Which her great perversity, or more bluntly, her bitchiness, will get her through. Or rather, will distract her from.
Without the slightest scruple, the least pity (and moreover without really alleviating her depression), she is going to spoil her sister’s marriage, thus calculating her own power, feeling real desire and some pleasure in provoking the very masculine Clive, winning him over with a cunning, a talent, a method that would allow her to monopolize her brother-in-law openly before a paralyzed Nessa. Whom she never stops and would never stop loving. Whom she could never leave emotionally. And who, thus paralyzed, would have a delayed but enduring reaction to this suffering, this offense, lasting throughout their lives, punctually, instinctively, until the last fatal stroke, borne by Virginia.

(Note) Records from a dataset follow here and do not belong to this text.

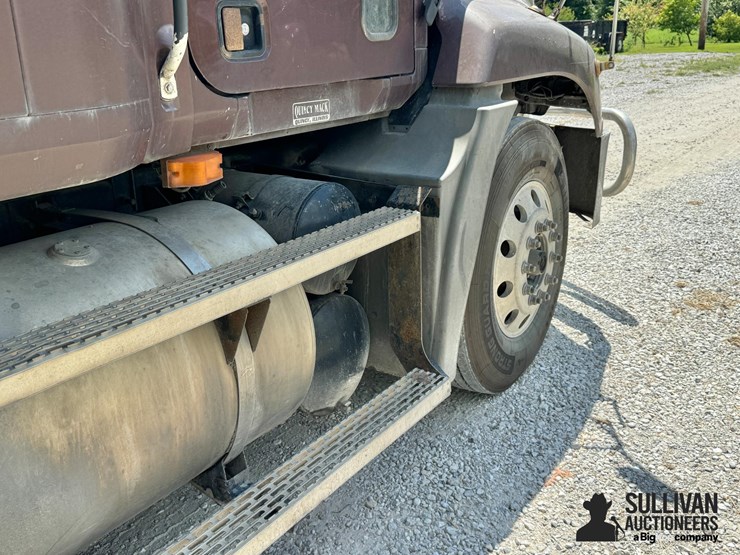 2001-mack-cx613-vision-t/a-sleeper-truck-tractor-image-17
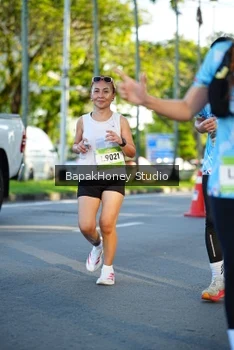 Runner Photo 1566032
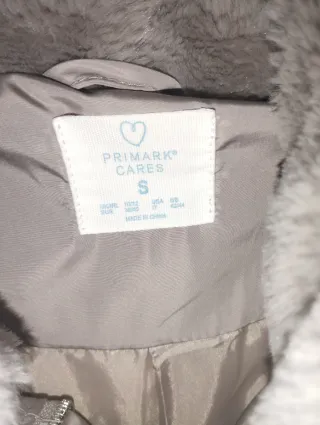 Chaquetón gris con capucha y pelo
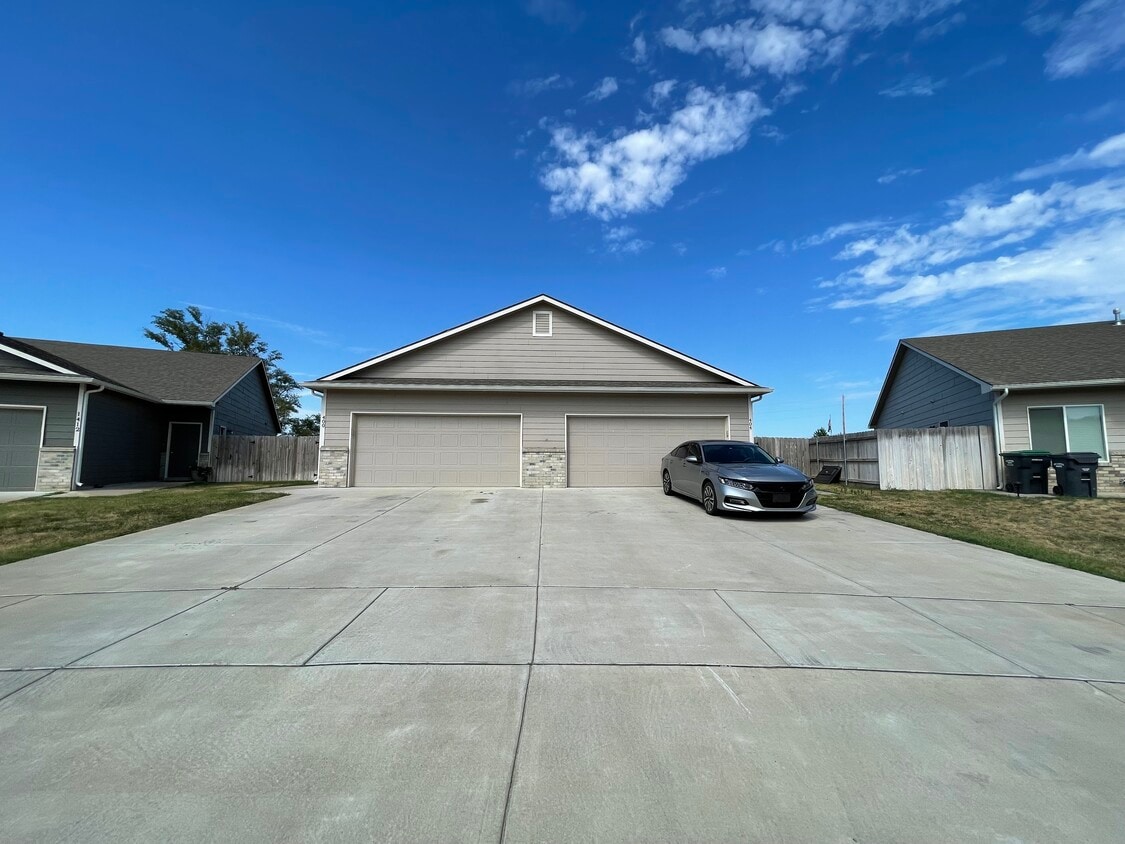 400 S Twin Pines Ave Unit Twin Pines, Haysville, KS 67060 Condo for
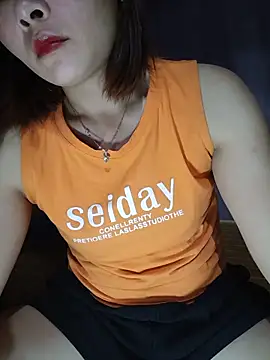 Hazel Nova online show from 06-15-26, 01:44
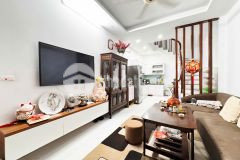 Hiếm nhà đẹp hoàng hoa thám ngõ thông gần phố, ô tô đỗ cổng 42m² x 5 tầng hơn 10 tỷ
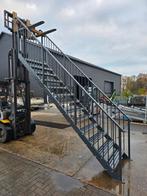 Stalen trap antraciet. Hoog 2,85 mtr. Nob167, Doe-het-zelf en Verbouw, Ladders en Trappen, Ophalen, Zo goed als nieuw, 2 tot 4 meter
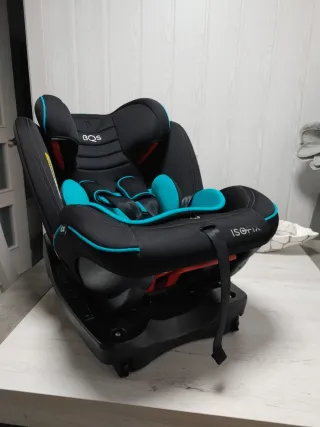 Silla de coche para bebé en muy buen estado.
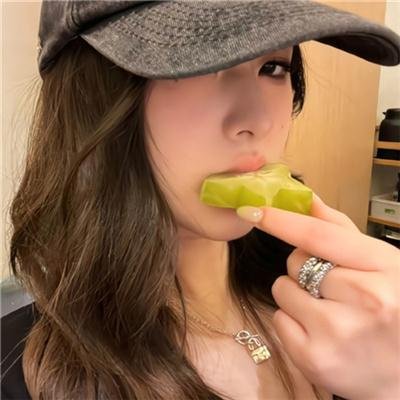 绿宝石 海报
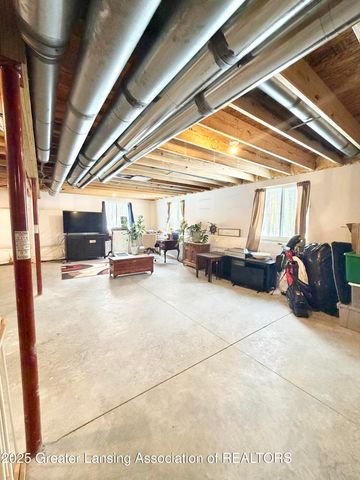 10015 Lakeside Drive, Perrinton, MI 48871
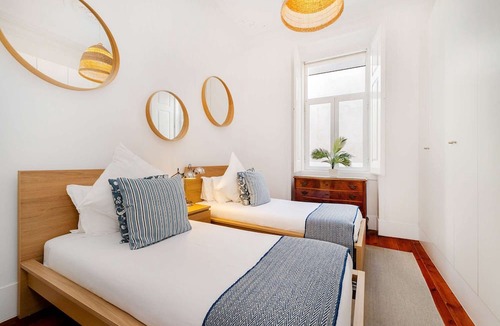 Se Apartment | Majestic Lisbon Stay with Breathtaking River Views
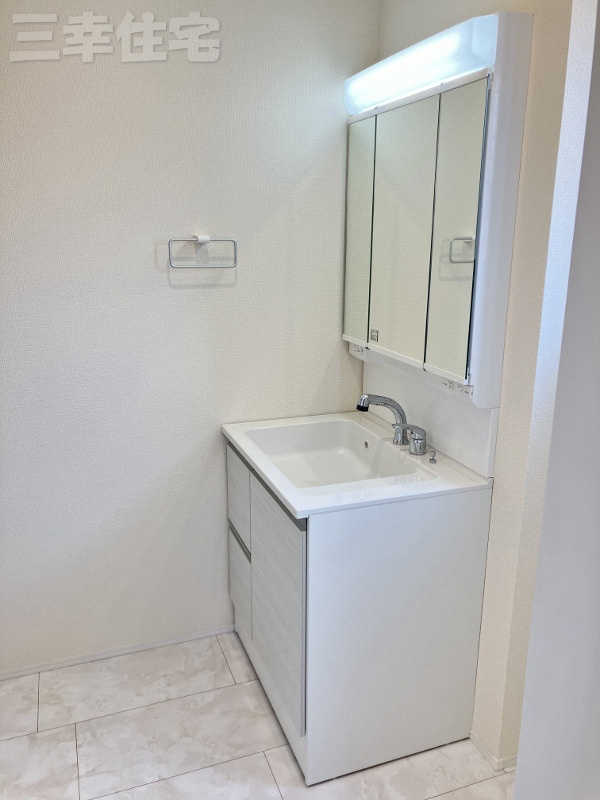 碧南市岬町の洗面所|3面鏡の洗髪洗面化粧台には、十分な可動式収納棚も付いた見た目も美しく機能性に優れた使いやすい仕様です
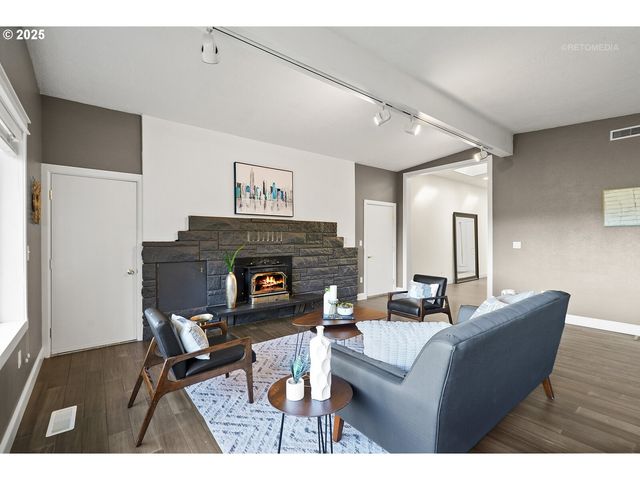 57647 CEDAR SPRINGS Dr, Scappoose, OR 97056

Virginia, whom she loves, who holds an essential place in her life and who will often charm her, but whom she will keep at a greater distance than is apparent, even though her sister will often be aware of it. In the Charleston circle, the tone will be the one inherited by Quentin Bell. Virginia’s superiority, arrogance, fierceness will be denied, as will her frantic demands for affection, and she will appear humble before the emotional
and sexual life she attributes to Nessa, whose maternity she reveres. She likes to think of herself as her sister’s child, asks her why she gave birth to her, and is anxious to be a willing partner from the start, symbolically, with the children who follow Julian. “We both very much wanted a daughter this time,” she writes to a friend with regard to Angelica. And to Vanessa: “You’ve given me Julian and Quentin and Angelica.”41
But the first birth, Julian’s, will hardly move her. Babies have not yet entered into her desire or imagination. She doesn’t know yet that they will be denied her. As for Vanessa, she is monopolized, obsessed by her firstborn. Clive complains of never seeing her anymore, of no longer sleeping with her, now that she is interested only in the baby … whom he is afraid even to hold. While Virginia proclaims herself inept as a nurse.

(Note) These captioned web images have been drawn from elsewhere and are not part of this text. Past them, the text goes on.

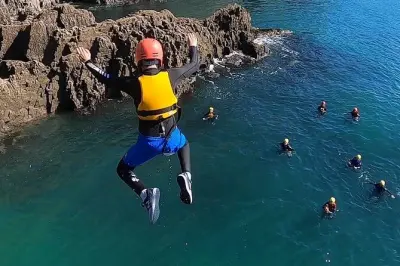 Coasteering en Tenby: Acantilados de Lydstep y saltos opcionales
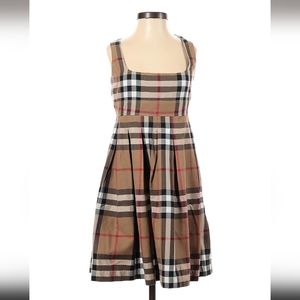 Authentic Burberry pleated dress size 2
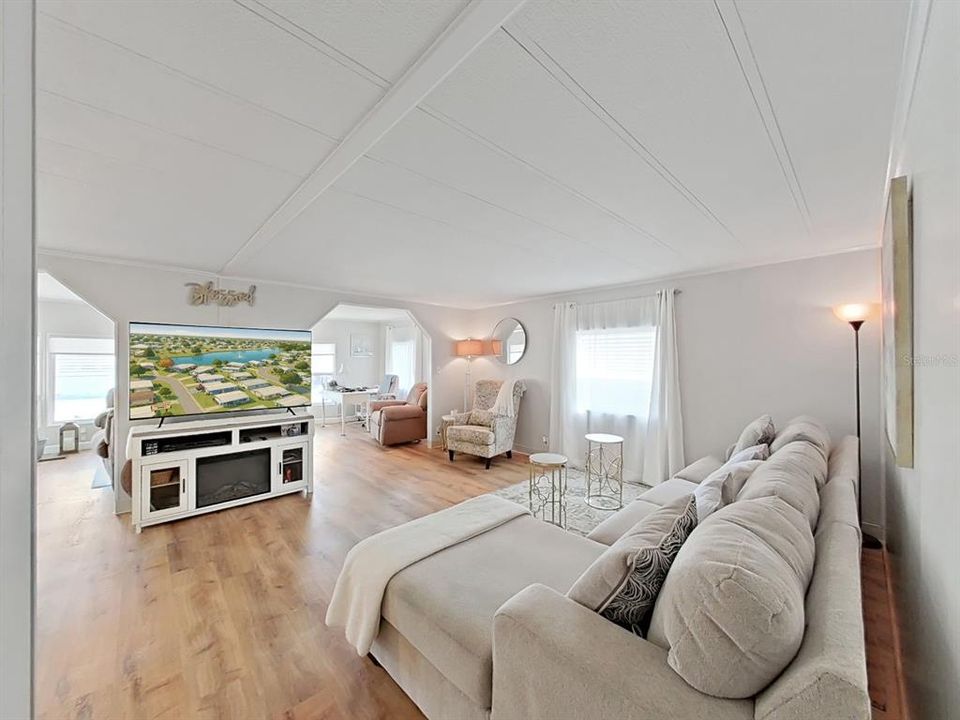 For Sale: $165,000 (2 beds, 2 baths, 1200 Square Feet)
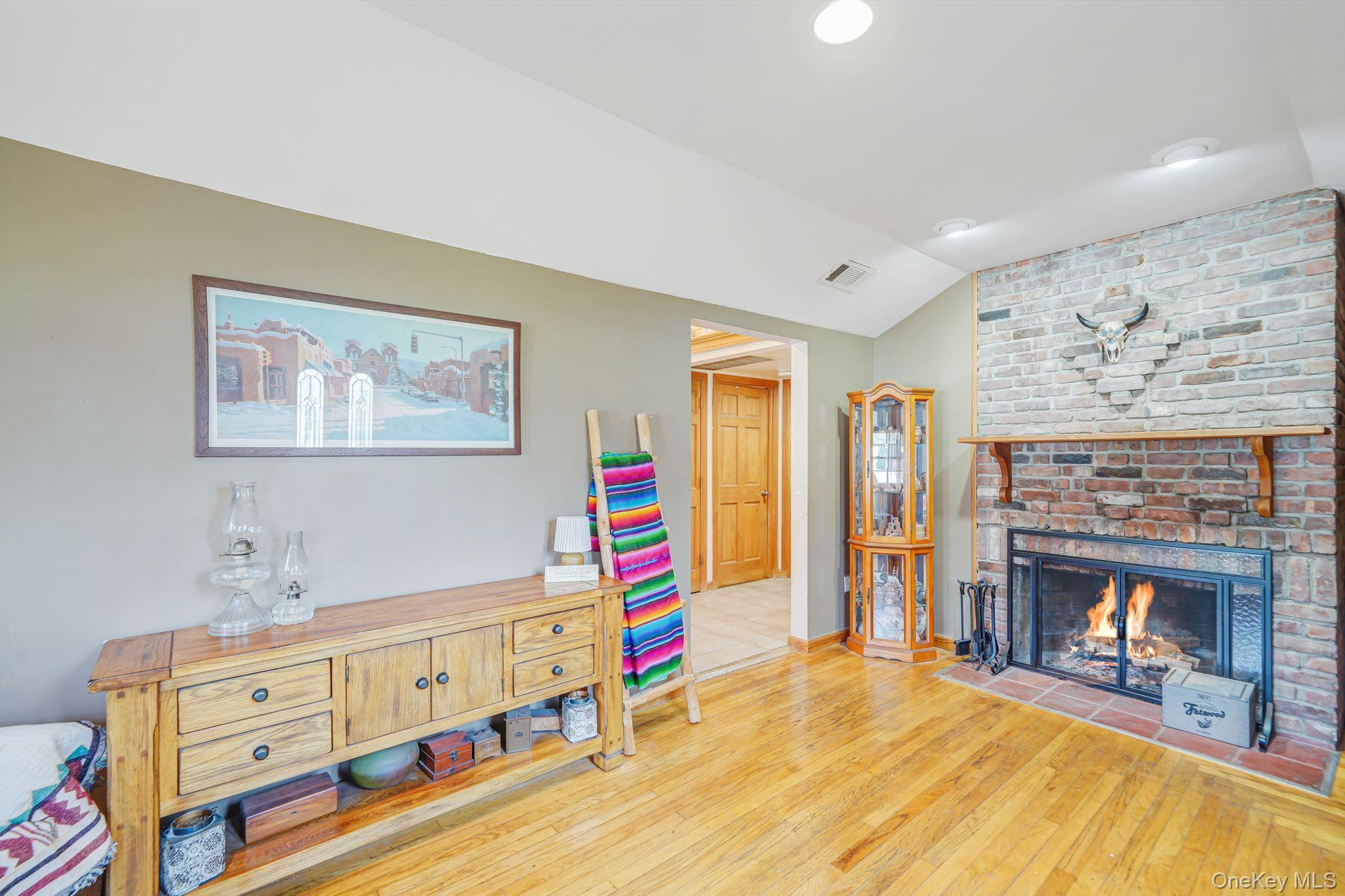 Single Family 4th  Suffolk County, NY 11780, MLS-983758-11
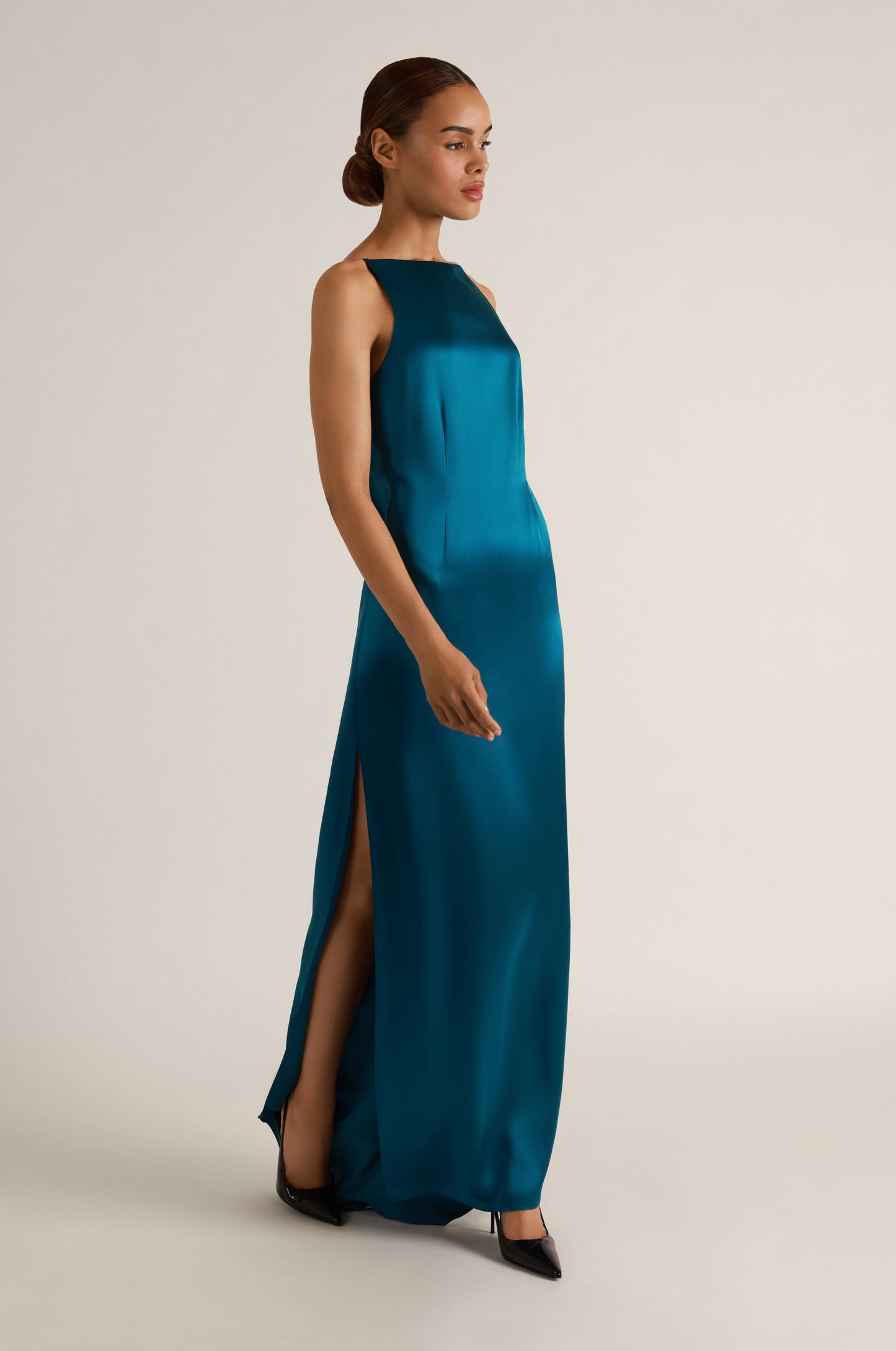 SOIE V-BACK SLIP GOWN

Together brother- and sister-in-law flee the cries of the newborn, of whom they say they are jealous. Together they go on long walks, which remained completely innocuous, unlike Virginia’s letters to Clive or even those addressed to her sister. Because it is through her attachment to Nessa—which she likes to describe as a love affair and which never wanes—it is through courting her sister through Clive, or courting Clive through her sister, that Virginia manages to achieve her goal: paralyzing Vanessa, beaten in advance, disarmed, strangely silenced. Bound hand and foot, as Virginia was a year earlier, facing her sister’s marriage and desertion. The illusion that nothing has changed in their relationship is part of the game, and at first glance, nothing seems to blemish, much less spoil their bond.

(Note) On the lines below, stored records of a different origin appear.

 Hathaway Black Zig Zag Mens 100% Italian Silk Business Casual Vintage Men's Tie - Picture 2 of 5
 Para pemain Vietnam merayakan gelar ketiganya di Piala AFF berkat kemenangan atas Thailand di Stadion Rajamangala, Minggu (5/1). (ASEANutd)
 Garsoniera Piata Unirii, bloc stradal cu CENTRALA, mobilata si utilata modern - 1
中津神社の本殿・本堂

But will Virginia ever know the extent, the depth of the wound Vanessa hides, letting nothing show, including, from now on, any heartbreak? Vanessa will remain forever closed, impenetrable on this point, locked down. Throughout her future life, she will let herself only be seen as a fulfilled woman, resolutely natural, happily provocative, a lavish mother, a satisfied lover, and fundamentally a painter.